Петька оскалил на меня ровные зубы, лучше чем я, понимая великолепие своего мохнатого торса, и по скрипу дивана, который раздался уже за моей спиной, я поняла, что он Ольгу слушается, по крайней мере, иногда.
– Суп будешь? – спросила Ольга, деловито мешая поварешкой в чугунной кастрюле что-то желто-белое. Ребенок пролопотал «вава» и уцепился слабыми пальчиками за ее бледную развившуюся прядь. – Подожди, Тяка. Сейчас мы тетю Аню накормим.

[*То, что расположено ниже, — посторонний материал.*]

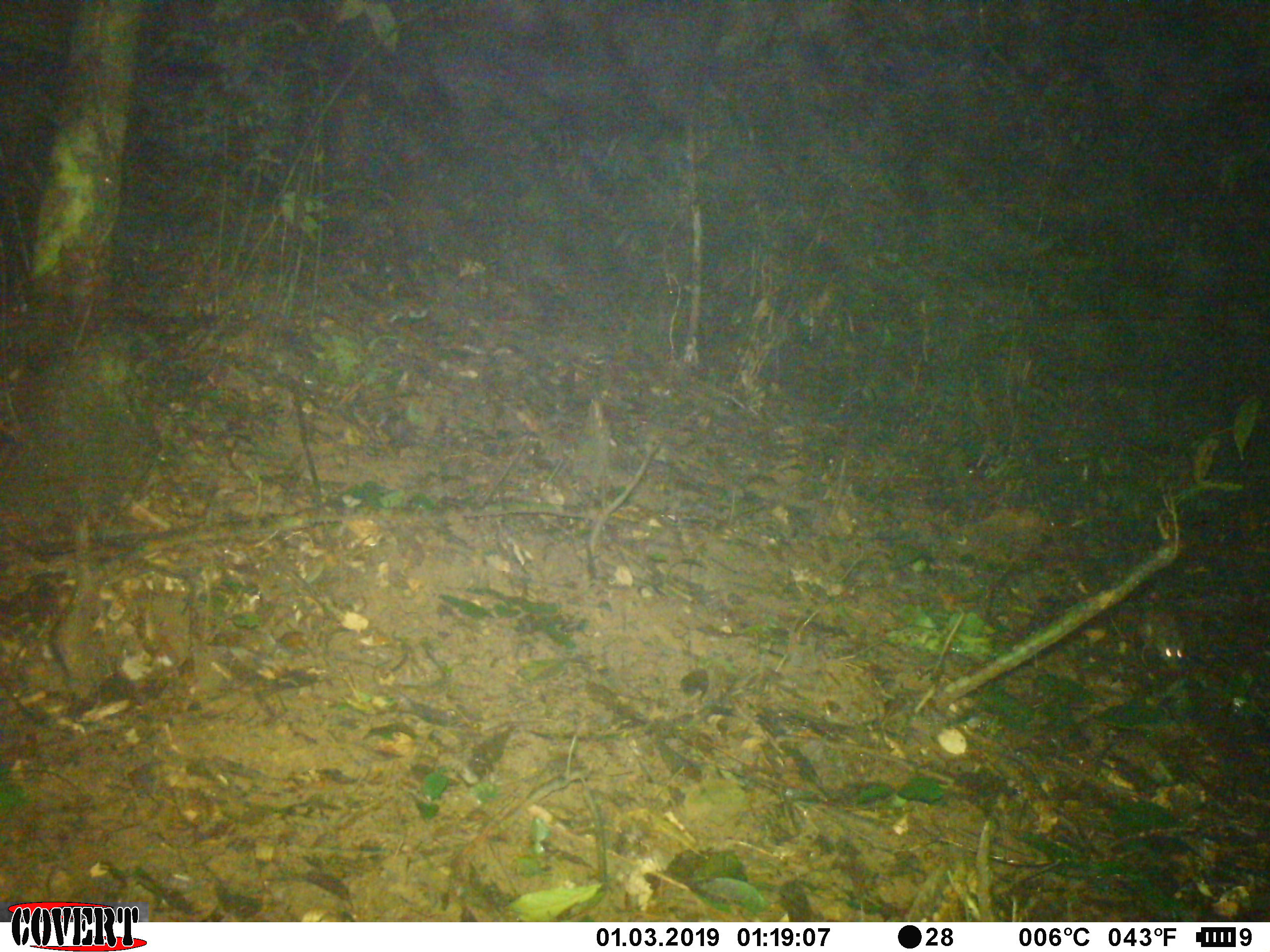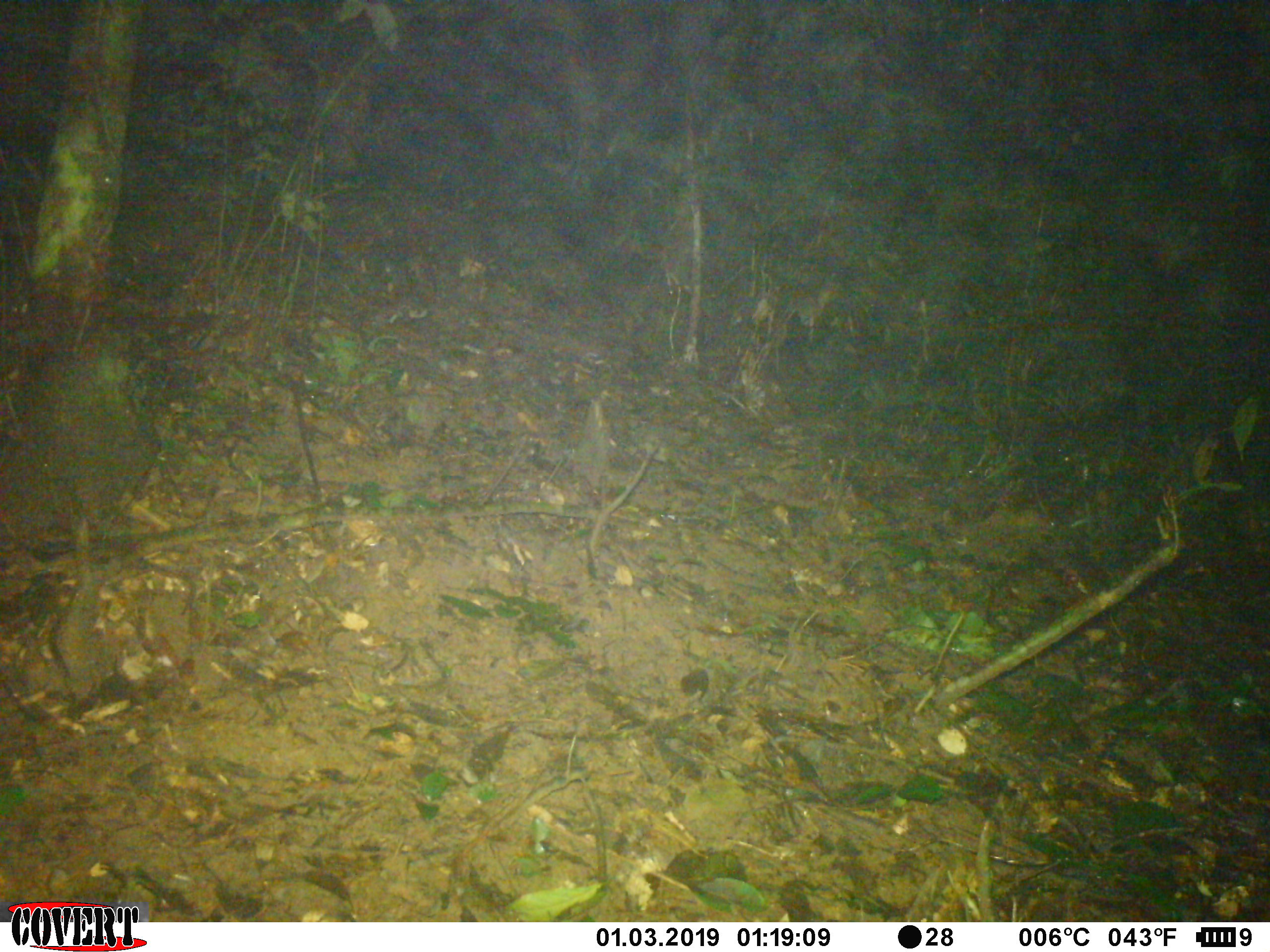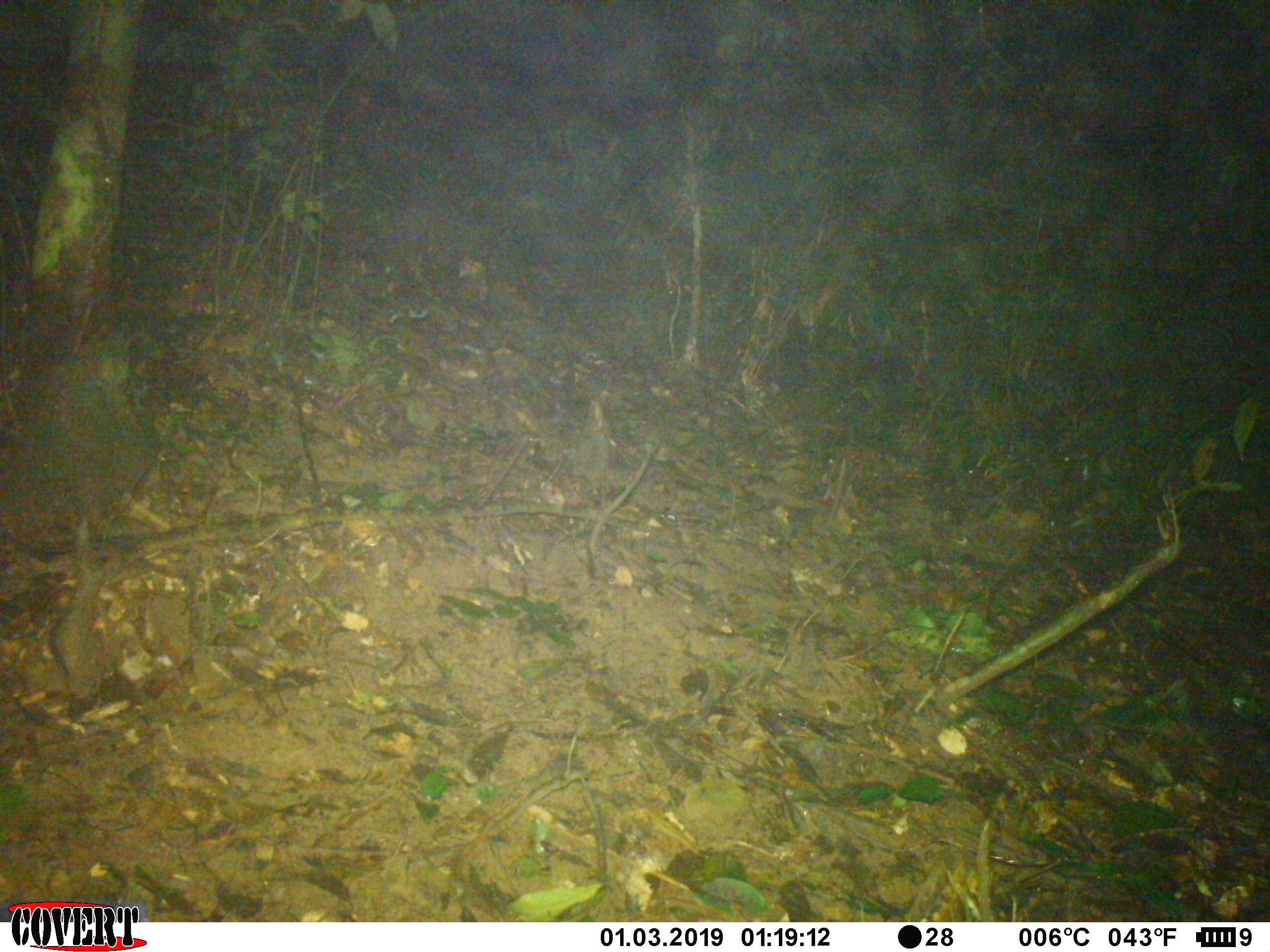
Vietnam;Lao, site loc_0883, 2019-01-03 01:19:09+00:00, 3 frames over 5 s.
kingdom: Animalia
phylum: Chordata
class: Mammalia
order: Rodentia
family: Muridae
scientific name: Muridae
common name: old-world mice and rats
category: unidentified murid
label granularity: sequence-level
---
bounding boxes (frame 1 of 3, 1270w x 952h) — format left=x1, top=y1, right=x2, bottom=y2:
unidentified murid: left=1141, top=612, right=1185, bottom=670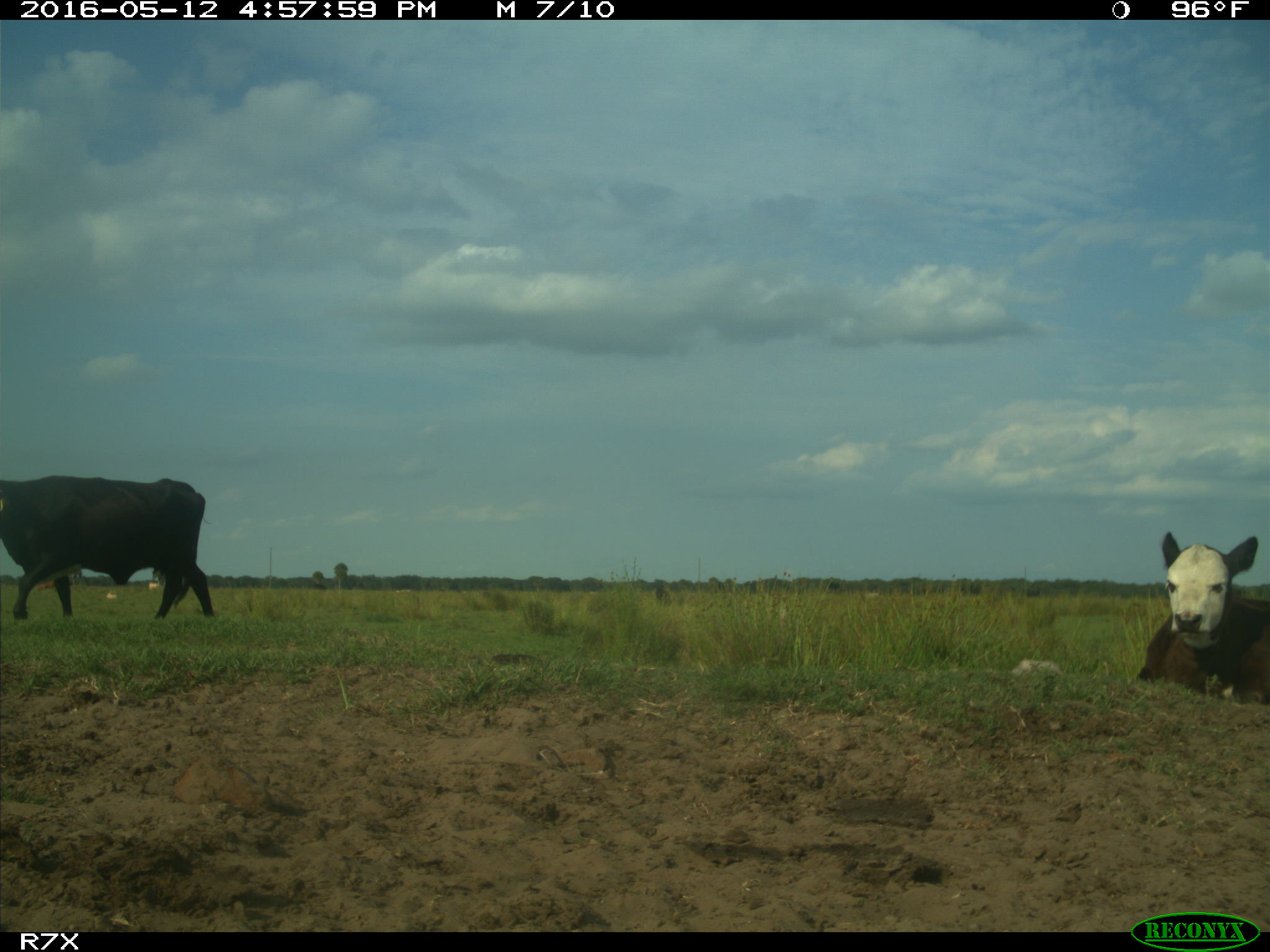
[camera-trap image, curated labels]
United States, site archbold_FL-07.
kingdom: Animalia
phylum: Chordata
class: Mammalia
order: Artiodactyla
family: Bovidae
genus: Bos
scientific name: Bos taurus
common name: domestic cow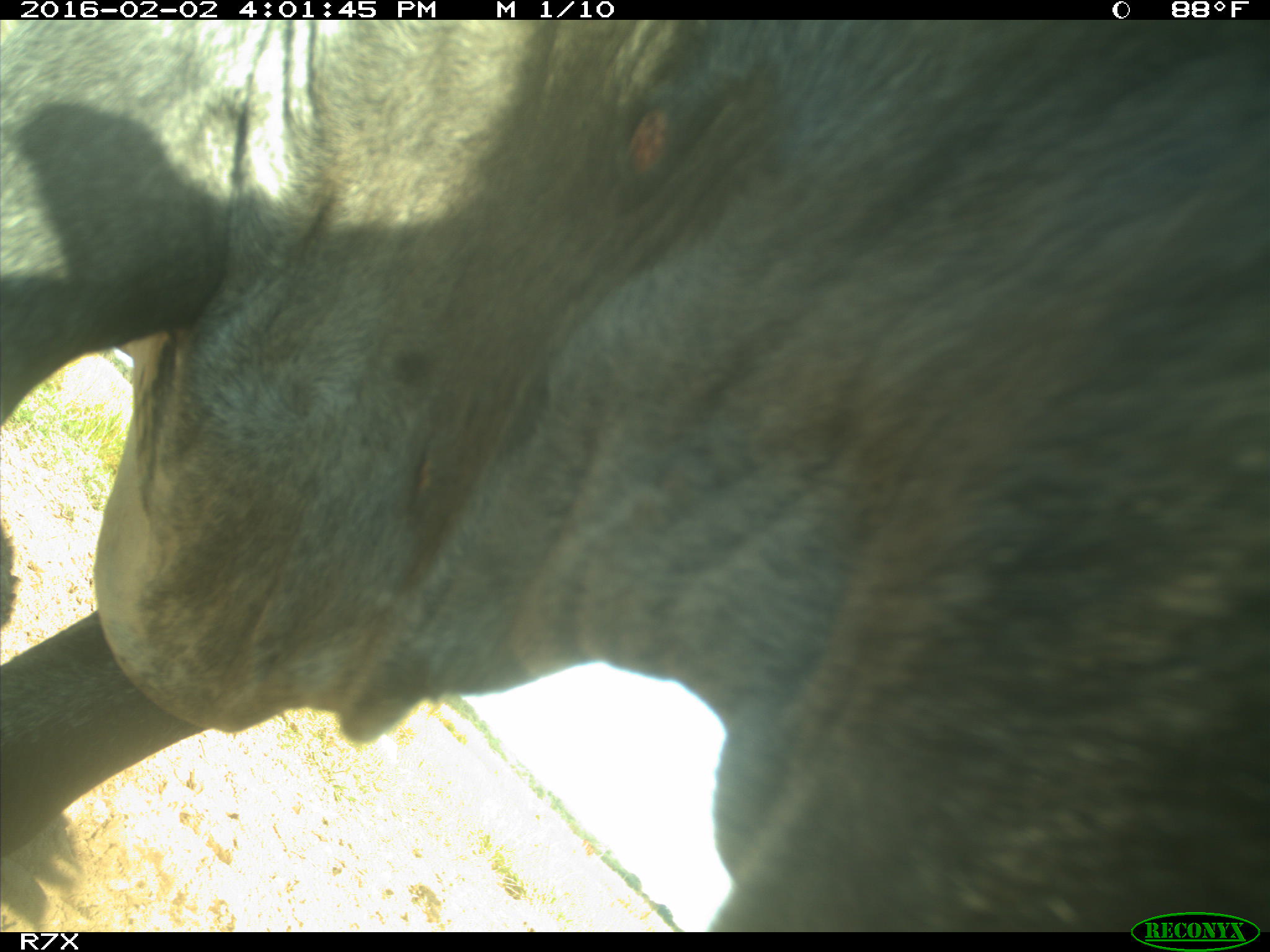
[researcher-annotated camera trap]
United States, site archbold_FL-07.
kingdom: Animalia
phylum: Chordata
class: Mammalia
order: Artiodactyla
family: Bovidae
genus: Bos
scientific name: Bos taurus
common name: domestic cow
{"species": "Bos taurus (domestic cow)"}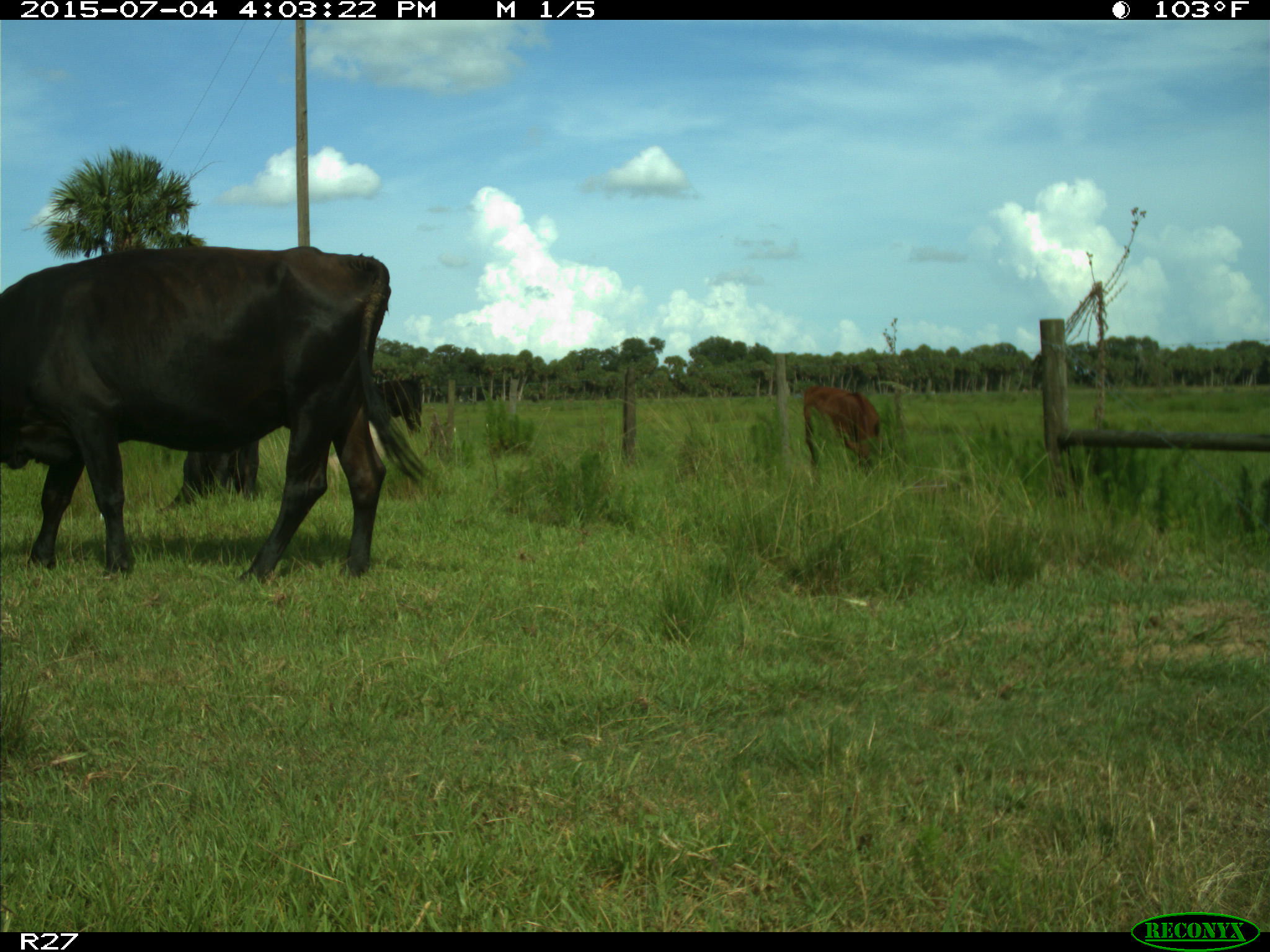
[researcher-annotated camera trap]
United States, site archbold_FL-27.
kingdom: Animalia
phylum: Chordata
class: Mammalia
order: Artiodactyla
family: Bovidae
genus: Bos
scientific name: Bos taurus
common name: domestic cow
Bos taurus (domestic cow).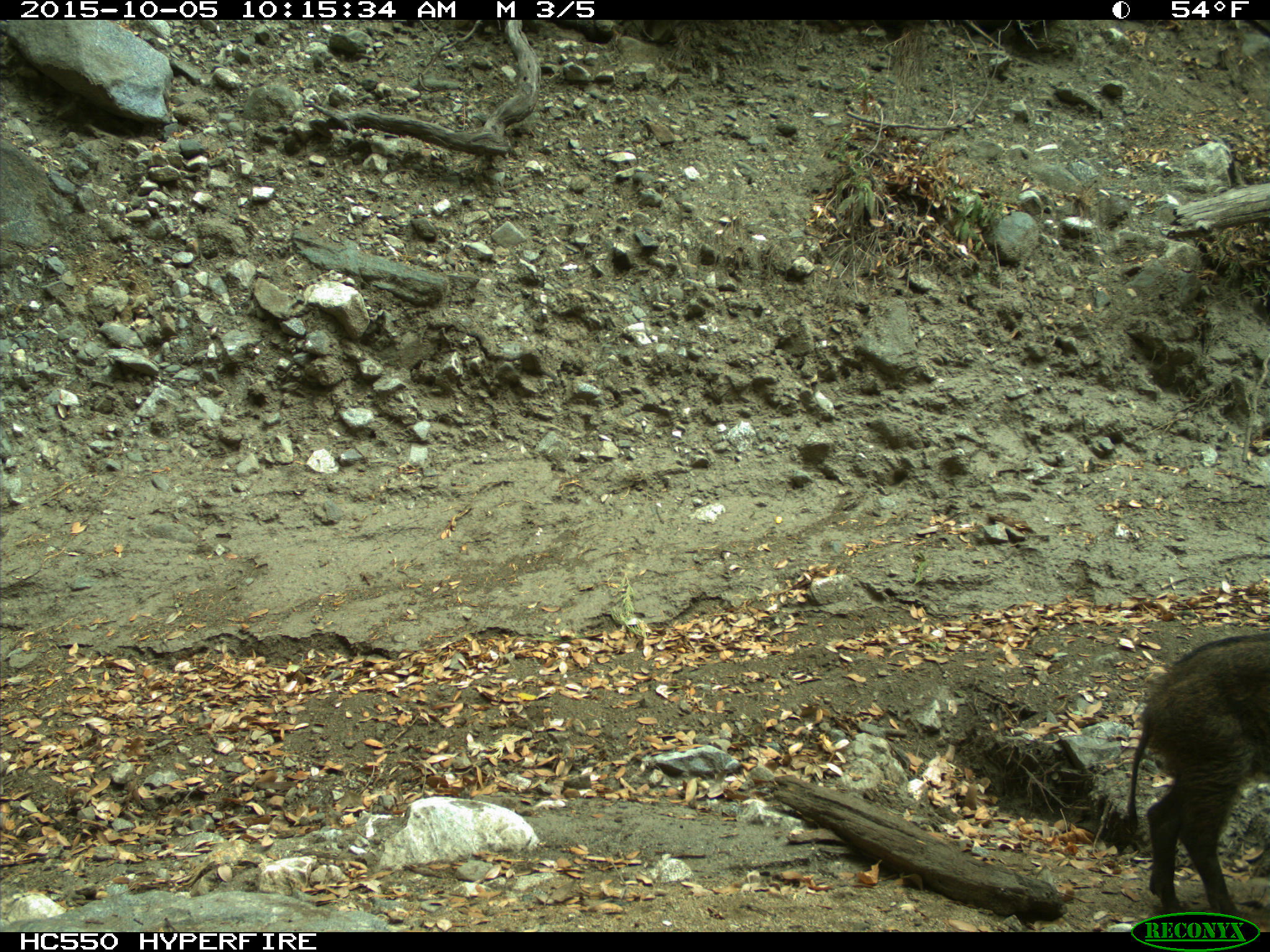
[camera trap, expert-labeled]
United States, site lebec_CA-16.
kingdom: Animalia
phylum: Chordata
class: Mammalia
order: Artiodactyla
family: Suidae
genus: Sus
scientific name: Sus scrofa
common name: wild boar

– Я не буду, Оль. Я… Совсем недавно. Честное слово.
Мне было так неинтересно есть этот суп, я уже не представляла, как можно с Ольгой есть и говорить о чем-нибудь, а мне надо было так много ей сказать, и еще больше спросить – надеясь на то, что она ответит.
– А то смотри, – сказала Ольга, не особо настаивая, и закрыла крышку. – Рассольничка. С закрытыми глазами теперь могу приготовить.
– Ты ж к плите и не подходила раньше, – прошептала я. Два года назад Ольга от силы могла только нажать кнопку «стоп» на микроволновке.
– Да, и не говори… Научилась. Это любимое у Пятнашечки, так что…
– Пятнашечка, потому что Петя?
– Да он не Петя, – усмехнулась Ольга. – Он Пятаков. А зовут его Виталий, и он это имя ненавидит. Мать имя выбрала, по душевной простоте. Отчим Виталий и сынок Виталий. Ну, долгая история.
– А твоя мама как? – сорвалось у меня с языка, и я боязливо посмотрела на Серафимову. Было совершенно ясно, что мать ее уже не живет в этой квартире, и это было, как если бы с дома сняли крышу.